監修医
山崎まいこ先生
まいこホリスティックスキンクリニック 院長

皮脂の分泌が多いと肌がべたつきメイクも崩れやすいですよね。洗顔直後は皮脂が流れてすっきりします。でも時間が経つとまた過剰な皮脂が肌表面を覆います。

そのため洗顔後には保湿しないほうが良いのではないか、ただでさえ毛穴は皮脂で満たされているのに、そこに化粧水や乳液を塗ると良くないのではないかと思うかもしれません。

けれども皮脂がなぜ分泌されるのか、皮脂の役割について目を向けてみると、見落としがちなことに気がつきます。

今回はオイリー肌の洗顔やスキンケアの方法について解説します。

オイリー肌とは?

オイリー肌とは脂性肌とも呼ばれ、皮脂分泌が活発な肌のことをいいます。
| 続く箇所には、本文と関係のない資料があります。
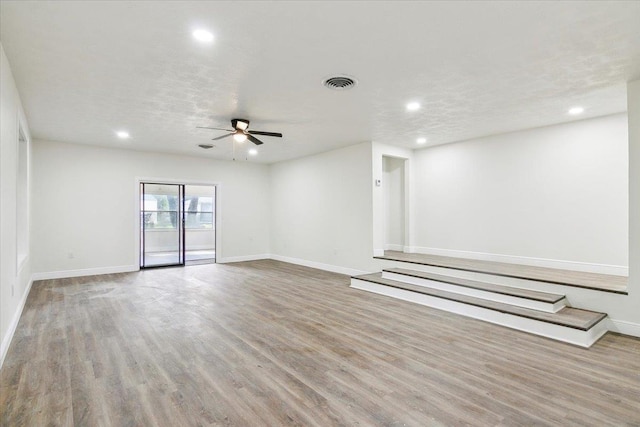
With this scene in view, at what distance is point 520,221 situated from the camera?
5.66m

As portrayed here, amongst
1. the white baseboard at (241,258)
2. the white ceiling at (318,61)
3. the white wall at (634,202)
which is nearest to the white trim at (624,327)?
the white wall at (634,202)

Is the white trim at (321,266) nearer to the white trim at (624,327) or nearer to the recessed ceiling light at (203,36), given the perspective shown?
the white trim at (624,327)

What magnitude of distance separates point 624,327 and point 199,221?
407 inches

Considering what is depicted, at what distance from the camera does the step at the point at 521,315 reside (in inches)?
133

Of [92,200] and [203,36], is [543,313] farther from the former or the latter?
[92,200]

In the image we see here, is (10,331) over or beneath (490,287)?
beneath

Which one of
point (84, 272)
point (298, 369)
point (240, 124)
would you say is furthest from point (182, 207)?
point (298, 369)

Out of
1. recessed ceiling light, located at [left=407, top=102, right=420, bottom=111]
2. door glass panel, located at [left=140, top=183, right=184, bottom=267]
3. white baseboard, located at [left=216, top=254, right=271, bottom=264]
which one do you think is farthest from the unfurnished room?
white baseboard, located at [left=216, top=254, right=271, bottom=264]

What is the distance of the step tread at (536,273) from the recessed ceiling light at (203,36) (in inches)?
179

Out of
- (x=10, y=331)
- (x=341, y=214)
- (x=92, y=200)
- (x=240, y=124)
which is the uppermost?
(x=240, y=124)

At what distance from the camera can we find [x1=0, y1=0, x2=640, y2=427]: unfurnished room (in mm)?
2334

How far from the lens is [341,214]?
23.5 ft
オイリー肌には次のような特徴があります。

●皮脂のべたつきが気になる
●あぶらとりがみで一日に何度も皮脂を取り除く必要がある
●ニキビができやすい
●化粧が崩れやすい
●毛穴の開きが目立つ

また皮脂が多い部分と乾燥した部分が混在する肌質の人は混合肌と呼ばれています。混合肌の人も、皮脂が多い部分はオイリー肌の人と同じ特徴があります。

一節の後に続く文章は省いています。